I don't know what part of the world you're in as you do not say, so can only offer guidance based on my knowledge of UK employment law. As it stands I highly doubt this would be accepted by your employer, unless you're a genius in your field! However, I think what you're after is known as a Sabbatical
What is a sabbatical?
A sabbatical is a more formal system. A ‘sabbatical policy’ may exist within a company, whereby employees are able to take an agreed amount of time off. The usual job ‘perks’, such as being paid and your pension contributions, may be suspended for the duration of the sabbatical period. However, employees have the security of returning to their job. The period of time allowed depends on the company and may only be accessible to employees at a certain level in the organisation such as senior managers or full-time staff. This is the option for those who may be planning to return to the same job or field of work. It can be a useful way to take time out from your job to reassess where your career is heading and how you would like it to progress when you return.

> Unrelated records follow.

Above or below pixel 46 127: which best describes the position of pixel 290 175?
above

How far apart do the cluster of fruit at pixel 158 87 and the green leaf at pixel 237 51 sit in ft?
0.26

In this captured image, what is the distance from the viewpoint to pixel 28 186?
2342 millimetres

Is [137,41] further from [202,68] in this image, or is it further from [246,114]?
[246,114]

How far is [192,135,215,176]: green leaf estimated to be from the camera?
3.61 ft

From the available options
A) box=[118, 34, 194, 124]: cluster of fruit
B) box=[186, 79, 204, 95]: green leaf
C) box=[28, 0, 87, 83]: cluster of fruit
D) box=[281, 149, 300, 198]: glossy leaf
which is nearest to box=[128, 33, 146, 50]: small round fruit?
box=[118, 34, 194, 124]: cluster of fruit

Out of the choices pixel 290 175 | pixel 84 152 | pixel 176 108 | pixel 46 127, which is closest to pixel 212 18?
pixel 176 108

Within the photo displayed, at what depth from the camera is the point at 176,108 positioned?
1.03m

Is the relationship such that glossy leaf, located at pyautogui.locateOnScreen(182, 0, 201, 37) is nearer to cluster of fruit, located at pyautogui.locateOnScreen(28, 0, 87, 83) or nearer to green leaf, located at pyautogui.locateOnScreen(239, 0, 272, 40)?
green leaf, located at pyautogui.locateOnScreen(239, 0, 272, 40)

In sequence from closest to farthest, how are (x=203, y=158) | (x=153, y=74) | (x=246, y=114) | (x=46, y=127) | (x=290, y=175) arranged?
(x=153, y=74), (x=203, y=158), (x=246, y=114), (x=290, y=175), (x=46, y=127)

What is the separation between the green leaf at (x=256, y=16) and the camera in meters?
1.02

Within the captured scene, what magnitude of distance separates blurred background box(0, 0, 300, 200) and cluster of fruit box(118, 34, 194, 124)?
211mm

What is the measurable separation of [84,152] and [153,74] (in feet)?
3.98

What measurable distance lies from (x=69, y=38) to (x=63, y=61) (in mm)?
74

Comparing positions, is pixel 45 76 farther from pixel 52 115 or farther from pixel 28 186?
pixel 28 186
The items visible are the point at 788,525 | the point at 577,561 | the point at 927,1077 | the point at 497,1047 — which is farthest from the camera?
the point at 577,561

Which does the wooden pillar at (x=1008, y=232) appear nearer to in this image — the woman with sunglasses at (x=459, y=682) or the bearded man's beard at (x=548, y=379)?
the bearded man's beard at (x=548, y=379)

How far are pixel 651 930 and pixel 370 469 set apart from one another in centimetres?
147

Read more: http://www.careershifters.org/expert-advice/career-break-or-sabbatical-how-to-decide-what-is-right-for-you#ixzz3aVIjgvCJ
You should note that some employers may not have any such system in place, and even if they did... Whether or not it could be used to then work for another company is highly debatable.
In the UK most companies/employers have a claus in their employee contracts which denotes a
Conflict of Interest - Which basically means, you can't work for any other company who may be in the same line of business or a competitor, in your line of work. This is mainly so you don't / won't take customers/contacts etc etc. You may of course argue that "I would never do such a thing!" But that's hardly legally binding.
On the flip-side of this, you can but ask. If you're set for a change, then the most they can say is "No", at which point you may want to weigh up your options. It's always quite worrying leaving employment for something else, but you may have no choice but to just risk it. Your situation is very much a case of you wanting best of both worlds, which isn't always possible.
Food for thought: The grass may be greener on the other side, but it'll be just as hard to mow.